第2話 夢1
小学1年生の時、ちょっと不思議な夢を見ました。
私が記憶している初めての不思議な体験です。
私が目を覚ました場所は車内でした。
後部座席には私一人だけ。私は車内から外の様子を窺うと、4歳まで住んでいたシンガポールの街並みが広がっていました。
懐かしさとうれしさで、車内から街並みを見ていた私は、少し興奮していたと思います。
私は興奮冷めやらぬ状態で、助手席に座る母と、運転している父に、何かを伝えました。何を伝えたのかは忘れました。ですが、二人は私の声に答えることも、振り返ることもしてくれませんでした。
そんな二人を不思議に思いながらも、当時住んでいたマンションに着いたとたん、私は我先にと車内から降り、一直線にマンション前に躍り出ました。
感嘆の声をあげた私は、その思いを後ろにいる両親へと振り返りながら伝えたのですが、車も両親も、私の前から消えていました。

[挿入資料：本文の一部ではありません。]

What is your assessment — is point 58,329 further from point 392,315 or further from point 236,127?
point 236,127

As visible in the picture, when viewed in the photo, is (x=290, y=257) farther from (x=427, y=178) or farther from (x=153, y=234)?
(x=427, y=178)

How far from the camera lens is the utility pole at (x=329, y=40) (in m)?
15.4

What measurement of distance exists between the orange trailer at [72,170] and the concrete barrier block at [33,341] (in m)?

いなくなった・・・。そう思い、周りを見渡していたのですが、両親や車だけでなく、その世界には私以外誰もいませんでした。
妙に冷静な気持ちでした。「まあ、いいか」そんな気持ちだったと思います。
どうしようか・・・。そんな風に考えていた私の後ろから、扉が開く音がしました。
マンションの壁に突如現れた扉。
ほんの少し開いている扉・・・。
もしかしたら、あの中に両親がいるのかもしれない。私はそう思い、その扉へと歩いていくと、そっと扉を開けました。
扉の向こう側は、赤い壁と赤い絨毯がひかれた床。
扉分の幅しかない長い通路。
左右の壁には等間隔で並ぶ絵画。
その奥には、豪華な椅子に座る母方のおじいちゃん。
私が生まれる前に亡くなった、写真でしか知らないおじいちゃん。
私がおじいちゃんを見つめていると、おじいちゃんは二コリと笑い、手招きをしてくれました。私はその手招きに導かれるように一歩、中に入ろうと足を踏み入れました。
あと少しで絨毯に足が着く。
と、いうところで目が覚めました。
「おじいちゃんの夢を見た」
「そっか、写真を見てたから出てきたんじゃない?」
私が夢の話を母にしたら、何ともあっさりとした返事。
当時はあまり深く考えていなかったので、特にそれ以上は覚えていません。
ただ、中学生の頃、何気なくこの話を友人にしたところ、
「危なかったね、たぶんそれ、中に入っていたら、連れていかれてたかもよ?」
なるほど、そういう考え方もあるのか・・・。